───── RECORDS PROVIDED

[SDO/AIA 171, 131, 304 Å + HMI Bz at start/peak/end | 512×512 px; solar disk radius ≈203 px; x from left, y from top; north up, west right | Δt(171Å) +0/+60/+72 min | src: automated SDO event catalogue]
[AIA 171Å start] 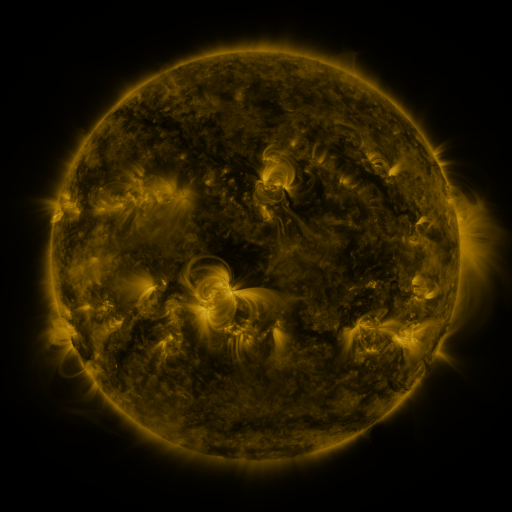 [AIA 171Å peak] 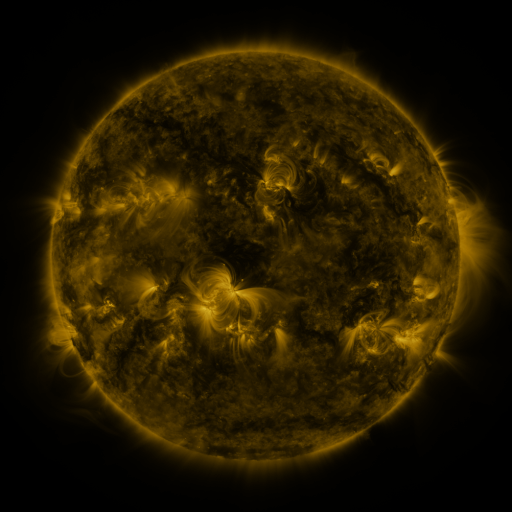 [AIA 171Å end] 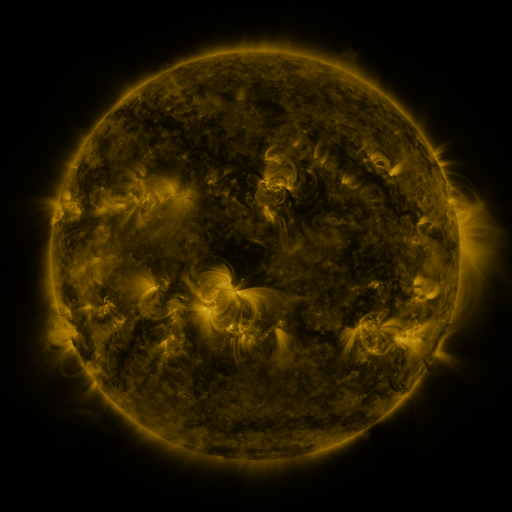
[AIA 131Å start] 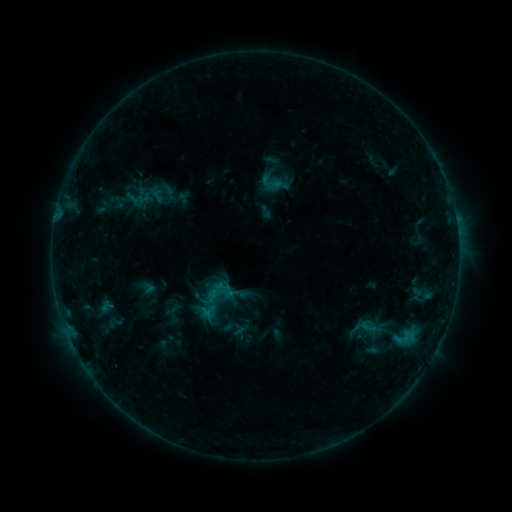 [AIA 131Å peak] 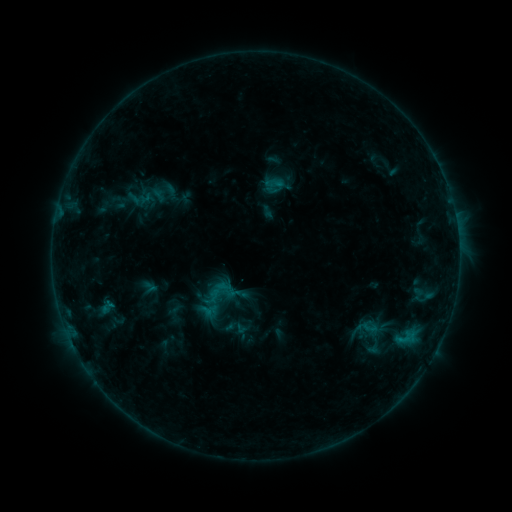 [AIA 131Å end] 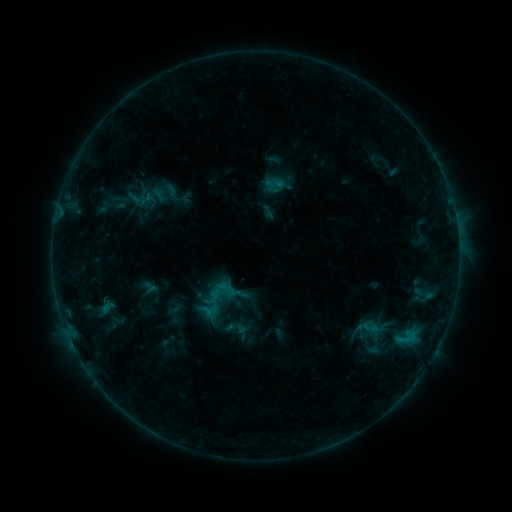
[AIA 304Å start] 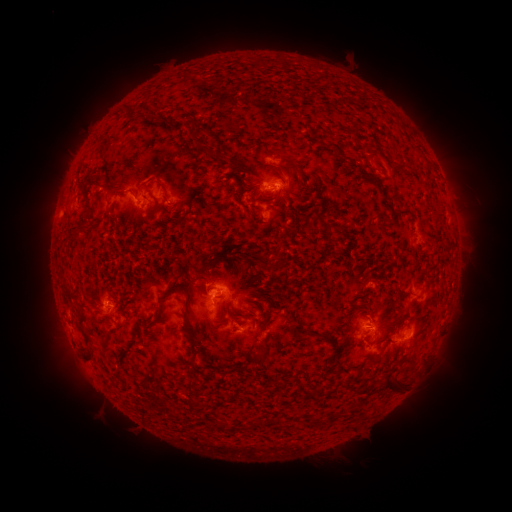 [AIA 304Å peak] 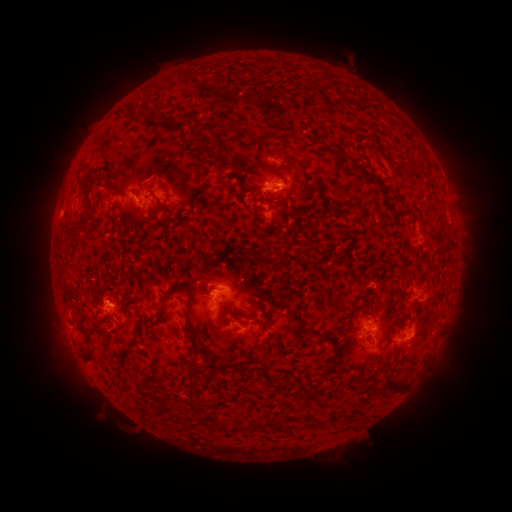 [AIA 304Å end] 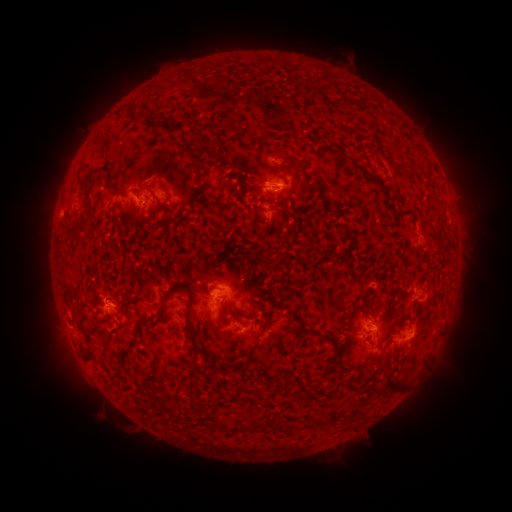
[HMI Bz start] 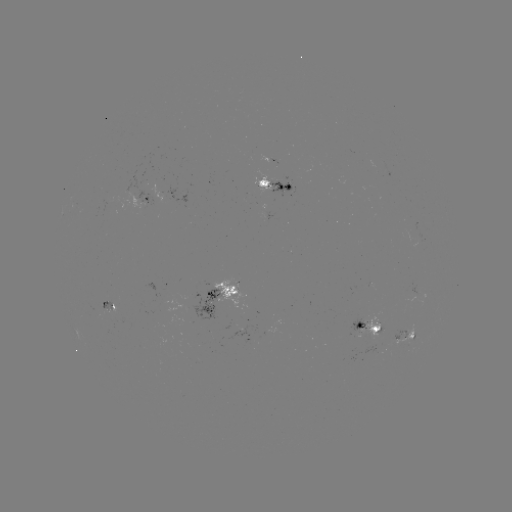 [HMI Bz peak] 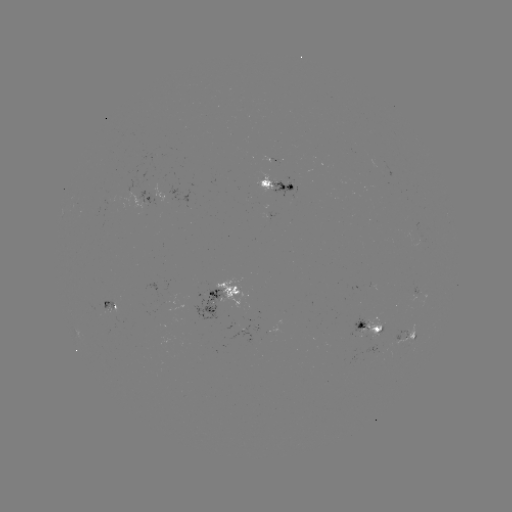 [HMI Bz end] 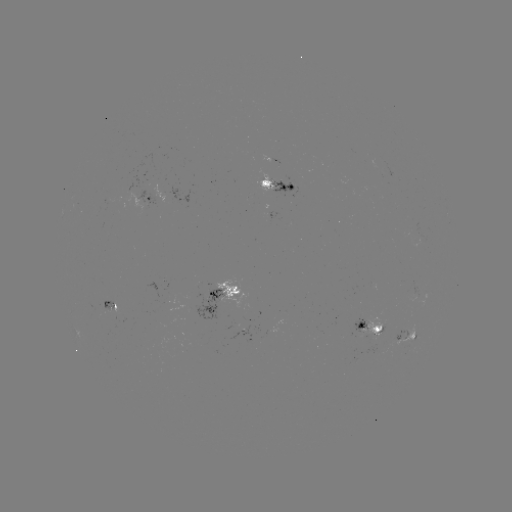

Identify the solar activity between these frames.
emerging-flux region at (113, 314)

──────────

Pull out each line of the data above that contains the word "solar".

[SDO/AIA 171, 131, 304 Å + HMI Bz at start/peak/end | 512×512 px; solar disk radius ≈203 px; x from left, y from top; north up, west right | Δt(171Å) +0/+60/+72 min | src: automated SDO event catalogue]
Identify the solar activity between these frames.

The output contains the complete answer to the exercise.